§ **Page extract**
=== Section Start ===
Yeah, I'd generally agree with that.

One thing to bear in mind, though: there are numerical algorithms which are stable and unimpeachably useful but which are unstable in interval arithmetic owing to the natural interval inclusion behaving poorly. A great example of this is the Clenshaw recursion for evaluating Chebyshev series. It is the method of choice for evaluating a Chebyshev series at a single point, but the corresponding natural interval inclusion is actually unstable itself (the width tends to blow up exponentially fast in the degree of the series, regardless of the coefficients).

I tend to view "classical numerical methods" and interval arithmetic as somewhat different camps. There's definitely a significant overlap and they can both profit from each other, but you need to put on a different hat when you're doing each. Sometimes interval arithmetic is just too expensive, in which case you need to select a good, stable numerical algorithm. On the other hand, if you're doing interval arithmetic because you must (you need a certified, correct answer), then you will often need to use a completely different set of algorithms and spend some time fussing over what the most appropriate interval inclusion is.

Again, another good example here relates to Chebyshev series. If you want to find all of the roots of an analytic function on an interval, expand it in a Chebyshev series and solve the colleague matrix eigenvalue problem. The result could be subtly wrong due to numerical roundoff, and you'd have a hard time recovering from this position; but this method is undeniably extremely useful. On the other hand, if you want to compute rigorous enclosures of all zeros of that same analytic function, you'd need to develop a suitable interval inclusion for it, and then run some type of interval rootfinding algorithm based on a combination of interval contractors (Krawczyk) and subdivision. Basically, a branch and bound algorithm.


Sure, I can accept that.

Does modal interval analysis help with these cases? I still don't understand it, but there are a lot of things I don't understand in numerical methods.


Never heard of it. Got a reference? I can investigate.
=== Section End ===
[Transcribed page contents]
=== Section Start ===
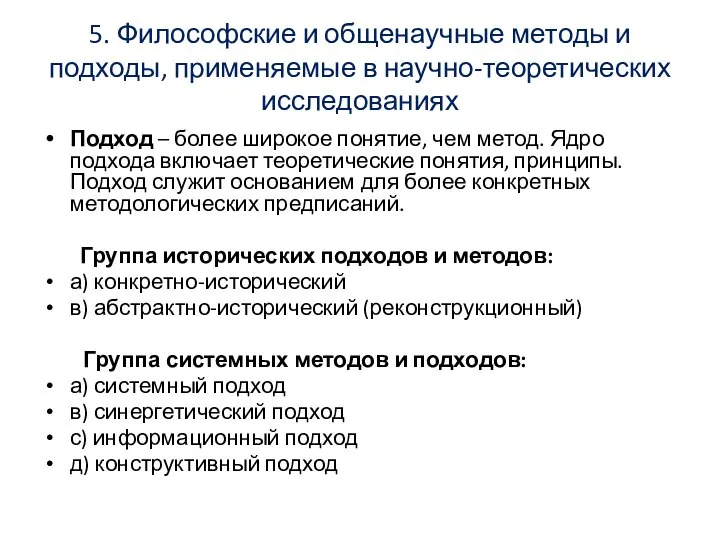 5. Философские и общенаучные методы и подходы, применяемые в научно-теоретических исследованиях

• Подход – более широкое понятие, чем метод. Ядро подхода включает теоретические понятия, принципы. Подход служит основанием для более конкретных методологических предписаний.

Группа исторических подходов и методов:

• а) конкретно-исторический
• в) абстрактно-исторический (реконструкционный)

Группа системных методов и подходов:

• а) системный подход
• в) синергетический подход
• с) информационный подход
• д) конструктивный подход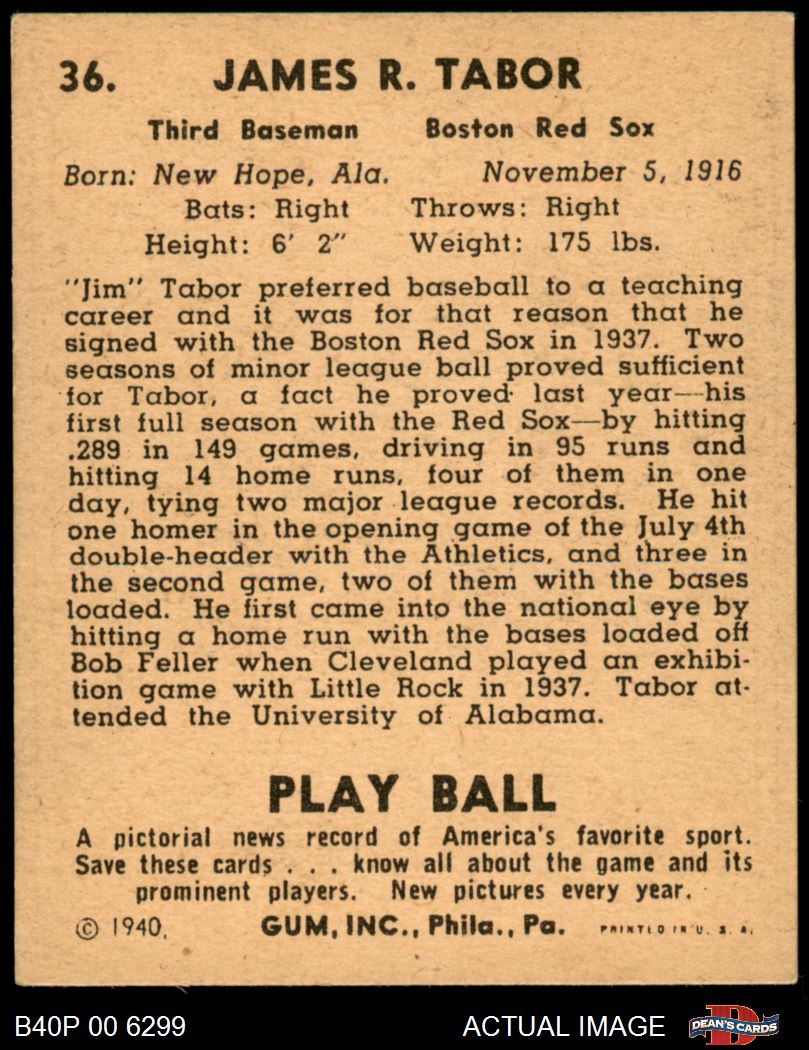 36. JAMES R. TABOR

Third Baseman Boston Red Sox

Born: New Hope, Ala. November 5, 1916
Bats: Right Throws: Right
Height: 6' 2" Weight: 175 lbs.

"Jim" Tabor preferred baseball to a teaching career and it was for that reason that he signed with the Boston Red Sox in 1937. Two seasons of minor league ball proved sufficient for Tabor, a fact he proved last year—his first full season with the Red Sox—by hitting .289 in 149 games, driving in 95 runs and hitting 14 home runs, four of them in one day, tying two major league records. He hit one homer in the opening game of the July 4th double-header with the Athletics, and three in the second game, two of them with the bases loaded. He first came into the national eye by hitting a home run with the bases loaded off Bob Feller when Cleveland played an exhibition game with Little Rock in 1937. Tabor attended the University of Alabama.

PLAY BALL

A pictorial news record of America's favorite sport. Save these cards . . . know all about the game and its prominent players. New pictures every year.

© 1940, GUM, INC., Phila., Pa. PRINTED IN U. S. A.

B40P 00 6299 ACTUAL IMAGE DEAN'S CARDS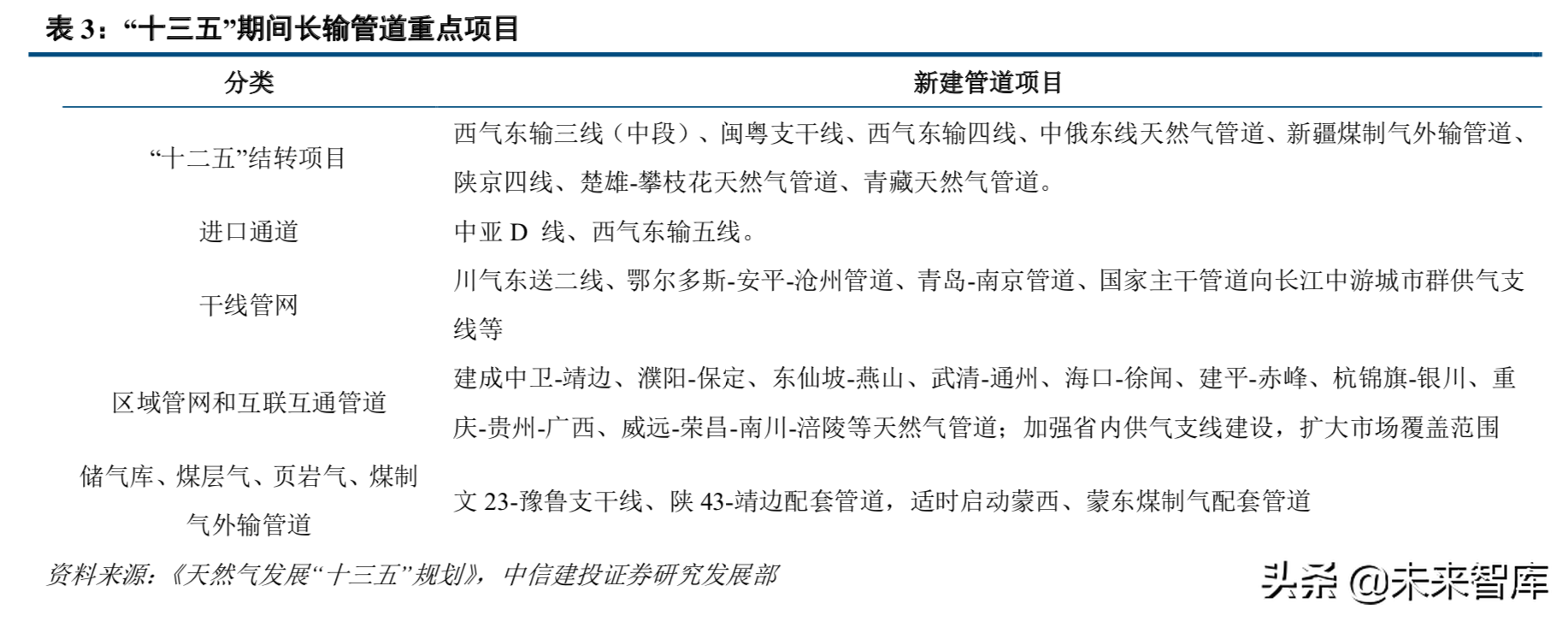 表 3：“十三五”期间长输管道重点项目

| 分类 | 新建管道项目 |
|---|---|
| “十二五”结转项目 | 西气东输三线（中段）、闽粤支干线、西气东输四线、中俄东线天然气管道、新疆煤制气外输管道、陕京四线、楚雄-攀枝花天然气管道、青藏天然气管道。 |
| 进口通道 | 中亚 D 线、西气东输五线。 |
| 干线管网 | 川气东送二线、鄂尔多斯-安平-沧州管道、青岛-南京管道、国家主干管道向长江中游城市群供气支线等 |
| 区域管网和互联互通管道 | 建成中卫-靖边、濮阳-保定、东仙坡-燕山、武清-通州、海口-徐闻、建平-赤峰、杭锦旗-银川、重庆-贵州-广西、威远-荣昌-南川-涪陵等天然气管道；加强省内供气支线建设，扩大市场覆盖范围 |
| 储气库、煤层气、页岩气、煤制气外输管道 | 文 23-豫鲁支干线、陕 43-靖边配套管道，适时启动蒙西、蒙东煤制气配套管道 |

资料来源：《天然气发展“十三五”规划》，中信建投证券研究发展部

头条 @未来智库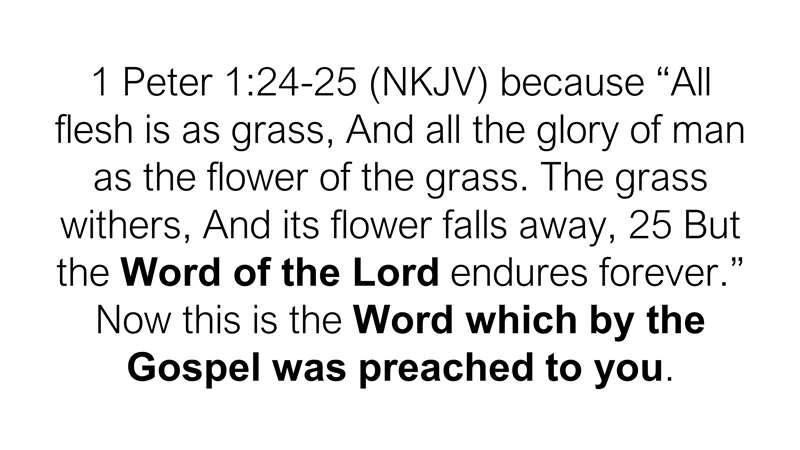 1 Peter 1:24-25 (NKJV) because "All flesh is as grass, And all the glory of man as the flower of the grass. The grass withers, And its flower falls away, 25 But the Word of the Lord endures forever." Now this is the Word which by the Gospel was preached to you.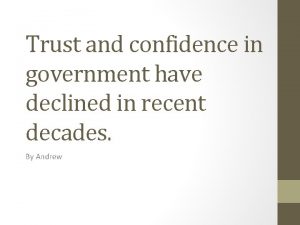 Trust and confidence in government have declined in recent decades.

By Andrew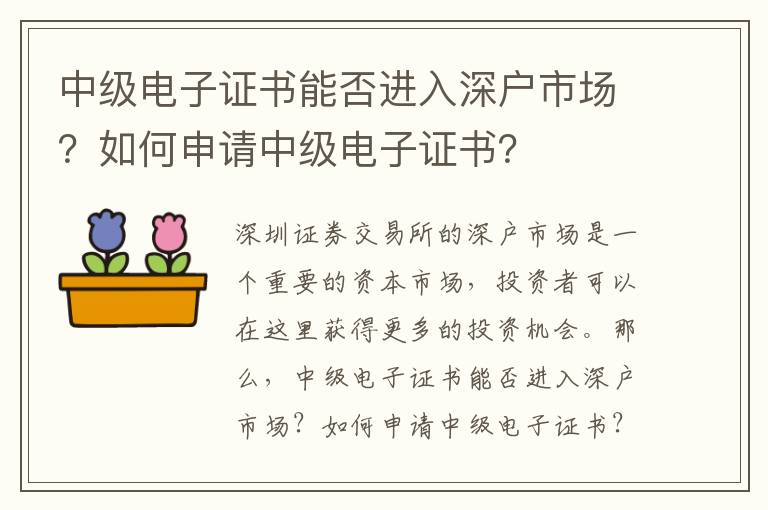 中级电子证书能否进入深户市场？如何申请中级电子证书?

深圳证券交易所的深户市场是一个重要的资本市场，投资者可以在这里获得更多的投资机会。那么，中级电子证书能否进入深户市场？如何申请中级电子证书？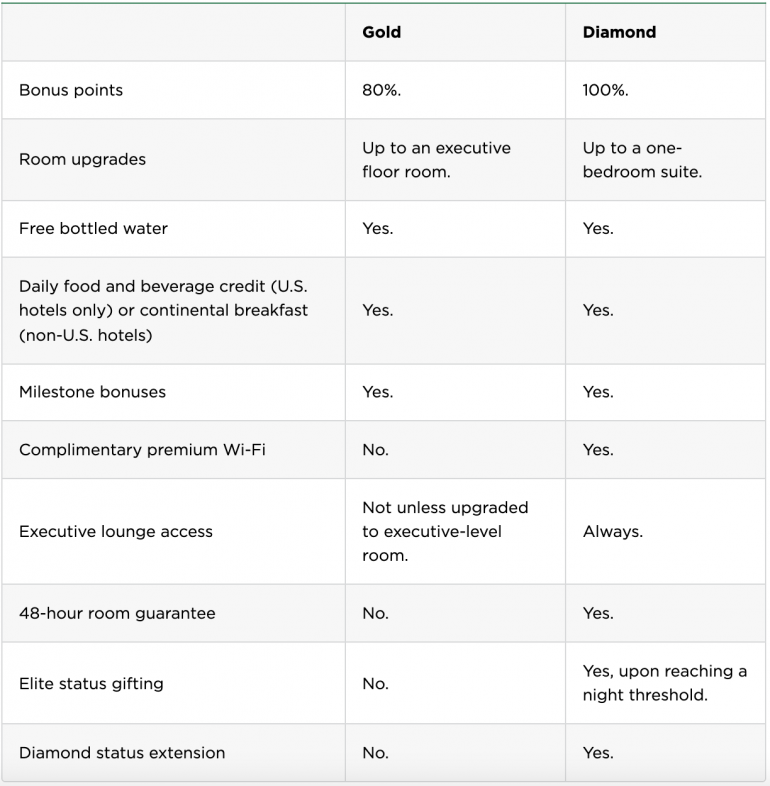 | | Gold | Diamond |
|---|---|---|
| Bonus points | 80%. | 100%. |
| Room upgrades | Up to an executive floor room. | Up to a one-bedroom suite. |
| Free bottled water | Yes. | Yes. |
| Daily food and beverage credit (U.S. hotels only) or continental breakfast (non-U.S. hotels) | Yes. | Yes. |
| Milestone bonuses | Yes. | Yes. |
| Complimentary premium Wi-Fi | No. | Yes. |
| Executive lounge access | Not unless upgraded to executive-level room. | Always. |
| 48-hour room guarantee | No. | Yes. |
| Elite status gifting | No. | Yes, upon reaching a night threshold. |
| Diamond status extension | No. | Yes. |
=== Section End ===
§ **Exercise brief**
Reproduce word for word the part of the interval arithmetic discussion from "Does modal interval" up to and including "I can investigate.".

§ **Exercise answer**
Does modal interval analysis help with these cases? I still don't understand it, but there are a lot of things I don't understand in numerical methods.


Never heard of it. Got a reference? I can investigate.